2004 yılında referanduma sunulan Annan Planı hakkında da görüşlerini de belirten Egemen Bağış, şunları söyledi:
“Annan planı mükemmel bir plan değildi, ancak üretilen en iyi plandı. Bu çok iyi bir başlangıç yeriydi. Çünkü, birleşik Kıbrıs cumhuriyeti şemsiyesi altında iki tarafa da kurucu devlet statüsü veriyordu. Kıbrıslı Türkler barış içerisinde yaşamak istiyor ve Kıbrıslı Rumlar istemiyor.”
Rum tarafına limanların açılmasını öngören ek protokol hakkında da açıklamalar yapan Bağış, Türkiye-AB müzakereleri öncesi, 1963 Ankara Antlaşması Ek Protokolü imzalandığını, ancak protokolün hayata geçmesi için TBMM tarafından onaylanması gerektiğini vurguladı.
LİMANLAR
Egemen Bağış, AB'nin Kıbrıslı Türklerine uygulanan izolasyonların kaldırılması yönünde verdiği sözü yerine getirmediği müddetçe kimsenin, Türkiye'den limanları açma konusunda daha ileri gitmesini beklememesi gerektiğini vurguladı.

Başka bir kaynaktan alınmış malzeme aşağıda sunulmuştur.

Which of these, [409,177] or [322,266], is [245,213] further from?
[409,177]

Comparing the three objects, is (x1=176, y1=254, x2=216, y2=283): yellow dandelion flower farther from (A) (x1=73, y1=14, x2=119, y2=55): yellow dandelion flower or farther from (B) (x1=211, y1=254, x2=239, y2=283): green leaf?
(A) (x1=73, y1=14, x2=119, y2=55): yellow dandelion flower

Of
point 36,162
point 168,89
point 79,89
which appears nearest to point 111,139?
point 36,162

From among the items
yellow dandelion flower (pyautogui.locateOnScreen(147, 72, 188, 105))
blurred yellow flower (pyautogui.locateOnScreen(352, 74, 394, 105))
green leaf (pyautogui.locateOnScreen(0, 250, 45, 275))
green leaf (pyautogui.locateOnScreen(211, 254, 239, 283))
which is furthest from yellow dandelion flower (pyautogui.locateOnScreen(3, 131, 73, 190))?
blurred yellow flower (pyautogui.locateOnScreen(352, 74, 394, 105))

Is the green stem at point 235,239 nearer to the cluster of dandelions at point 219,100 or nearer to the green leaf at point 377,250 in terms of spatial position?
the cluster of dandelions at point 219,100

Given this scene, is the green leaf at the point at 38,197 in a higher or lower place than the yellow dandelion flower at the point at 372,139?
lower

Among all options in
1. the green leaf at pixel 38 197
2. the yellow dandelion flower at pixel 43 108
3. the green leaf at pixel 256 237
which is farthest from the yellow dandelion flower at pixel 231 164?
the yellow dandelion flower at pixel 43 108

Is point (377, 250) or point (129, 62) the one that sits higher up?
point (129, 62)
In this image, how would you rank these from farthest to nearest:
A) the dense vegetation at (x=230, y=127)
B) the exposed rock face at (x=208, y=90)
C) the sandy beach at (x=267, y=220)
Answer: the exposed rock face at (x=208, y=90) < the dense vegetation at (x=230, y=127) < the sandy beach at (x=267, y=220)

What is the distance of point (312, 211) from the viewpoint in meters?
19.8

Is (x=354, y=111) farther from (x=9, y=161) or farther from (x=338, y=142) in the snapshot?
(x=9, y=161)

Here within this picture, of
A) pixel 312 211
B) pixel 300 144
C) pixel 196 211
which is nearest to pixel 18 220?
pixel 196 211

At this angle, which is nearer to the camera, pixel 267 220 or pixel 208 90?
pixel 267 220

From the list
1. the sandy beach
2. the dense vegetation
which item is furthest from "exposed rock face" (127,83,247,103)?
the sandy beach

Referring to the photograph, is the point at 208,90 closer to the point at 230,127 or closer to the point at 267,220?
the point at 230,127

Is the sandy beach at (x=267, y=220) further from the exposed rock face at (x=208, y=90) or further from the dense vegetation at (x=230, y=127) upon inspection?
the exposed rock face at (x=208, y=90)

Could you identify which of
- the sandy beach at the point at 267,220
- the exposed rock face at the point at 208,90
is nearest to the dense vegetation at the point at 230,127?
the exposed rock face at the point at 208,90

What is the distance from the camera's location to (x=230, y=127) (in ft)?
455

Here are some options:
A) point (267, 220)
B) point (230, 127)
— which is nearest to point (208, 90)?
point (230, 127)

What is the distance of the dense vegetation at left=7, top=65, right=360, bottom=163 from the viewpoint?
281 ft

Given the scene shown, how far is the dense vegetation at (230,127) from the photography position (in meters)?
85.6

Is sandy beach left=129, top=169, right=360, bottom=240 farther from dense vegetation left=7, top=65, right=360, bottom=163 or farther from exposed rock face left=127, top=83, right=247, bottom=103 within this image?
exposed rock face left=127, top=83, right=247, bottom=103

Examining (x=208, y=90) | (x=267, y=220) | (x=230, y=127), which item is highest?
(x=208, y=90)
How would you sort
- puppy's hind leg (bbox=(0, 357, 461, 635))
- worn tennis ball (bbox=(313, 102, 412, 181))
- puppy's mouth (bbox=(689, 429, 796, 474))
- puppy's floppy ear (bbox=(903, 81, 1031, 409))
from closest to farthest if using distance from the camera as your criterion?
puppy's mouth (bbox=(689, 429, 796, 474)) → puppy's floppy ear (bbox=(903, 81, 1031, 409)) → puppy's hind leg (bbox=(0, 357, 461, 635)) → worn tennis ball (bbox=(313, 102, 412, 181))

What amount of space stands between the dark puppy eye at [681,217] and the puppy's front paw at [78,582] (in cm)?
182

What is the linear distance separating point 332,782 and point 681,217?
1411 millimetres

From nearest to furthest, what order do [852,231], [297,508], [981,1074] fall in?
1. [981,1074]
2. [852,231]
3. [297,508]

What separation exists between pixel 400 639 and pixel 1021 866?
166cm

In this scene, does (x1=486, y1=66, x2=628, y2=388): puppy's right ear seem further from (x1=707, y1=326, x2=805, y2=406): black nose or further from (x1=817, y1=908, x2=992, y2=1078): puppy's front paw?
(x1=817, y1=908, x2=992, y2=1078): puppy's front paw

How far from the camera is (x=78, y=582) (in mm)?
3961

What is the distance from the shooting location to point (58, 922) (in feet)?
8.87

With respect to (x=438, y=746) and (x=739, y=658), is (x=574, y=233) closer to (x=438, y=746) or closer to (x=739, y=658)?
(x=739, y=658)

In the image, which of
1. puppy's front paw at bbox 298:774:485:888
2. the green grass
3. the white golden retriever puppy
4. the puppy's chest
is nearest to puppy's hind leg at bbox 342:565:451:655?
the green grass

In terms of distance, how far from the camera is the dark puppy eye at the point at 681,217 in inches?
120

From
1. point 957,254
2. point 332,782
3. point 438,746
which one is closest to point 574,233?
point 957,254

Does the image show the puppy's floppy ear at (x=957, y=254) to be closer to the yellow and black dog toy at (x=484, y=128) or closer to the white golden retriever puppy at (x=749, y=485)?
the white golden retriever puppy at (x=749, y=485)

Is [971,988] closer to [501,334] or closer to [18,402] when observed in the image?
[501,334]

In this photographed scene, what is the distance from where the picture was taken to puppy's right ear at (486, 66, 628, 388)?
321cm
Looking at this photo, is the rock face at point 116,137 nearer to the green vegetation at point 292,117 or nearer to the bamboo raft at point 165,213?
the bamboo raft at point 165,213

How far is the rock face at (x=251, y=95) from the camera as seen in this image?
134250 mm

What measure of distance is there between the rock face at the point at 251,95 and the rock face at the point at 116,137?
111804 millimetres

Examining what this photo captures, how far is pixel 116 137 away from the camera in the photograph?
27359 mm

Bağış, “Türkiye yükümlülüklerini yerine getirmeye hazırdır. Limanları açmayacağımızı hiçbir zaman söylemedik. Limanları açacağız ama bize verilen sözler yerine getirildiği zaman” dedi.
Egemen Bağış ayrıca, limanların açılmasının Rum yönetimini tanıma anlamına gelmeyeceğini kaydetti. Bağış, Rum yönetimi lideri Tasos Papadopulos'un uyanması gerektiğini, çünkü uluslararası topluluğun Papadopulos'un retçi tutumundan bıkma derecesine geldiğini ifade etti.
Annan planının hazırlanış sürecinde, iki kesimin uzlaşamadığı konularda BM Genel Sekreteri Kofi Annan'ın inisiyatif kullanmasına Kıbrıslı Türklerin onay vermesiyle uluslararası toplumun şaşkına uğratıldığını anlatan Bağış, Kıbrıs Türklerinin “evet” kararı için, “Dengelerin değişmesinde en önemli unsur buydu” dedi.
Ocak ayında Avrupa Konseyinin Kıbrıslı Türklere uygulanan izolasyonlar hakkında görüşme yapacağına dikkati çeken Bağış, “Bu gelişme ani bir gelişme değildir. Bu Türk tarafının önerilerinin sayesinde gerçekleşti” diye konuştu.
“FEDERAL ÇÖZÜM EN GERÇEKÇİ”
Bir soru üzerine, iki ayrı devletten bahsetmek için zamanın erken olduğunu belirten Bağış, federal yapının şimdilik en olanaklı oluşum olarak görüldüğünü kaydetti.
Bağış, çözüm arayışı içerisinde Kıbrıs Rum kesiminin inatçı ve retçi tutumunu dünyaya göstermeye devam edilmesi gerektiğine de vurgu yaptı. Türkiye'nin AB üyesi olacağına inandığını vurgulayan Egemen Bağış, AB üyelik sürecine başlayıp da tamamlamayan bir ülke bulunmadığını, bu nedenle Türkiye'nin ”istasyona” eninde sonunda varacağını kaydetti.
AB üyelik sürecinin her zaman eğlenceli olamayacağını, zorlu dönemeçlerden geçileceğini kaydeden Bağış, Türkiye'nin 10-15 yıl içerisinde AB üyesi olacağını söyledi. Konferansın başlığı olan “Tren Kazası Gerçekleşmedi, Ancak Tren İlerliyor mu” ifadesini değerlendiren Bağış, trenin yavaşlamadığını ancak rayların, treninin ilerlemesini yavaşlattığını kaydetti.
Türkiye'nin doğusundaki ülkelerinin doğal enerji kaynaklarının AB'ye aktarılması açısından Türkiye'nin çok önemli bir konumda olduğunu ve AB için bu çerçevede çok önemli olduğunu bildiren Bağış, diğer taraftan AB'nin Türkiye için tek seçenek olmadığını sözlerine ekledi.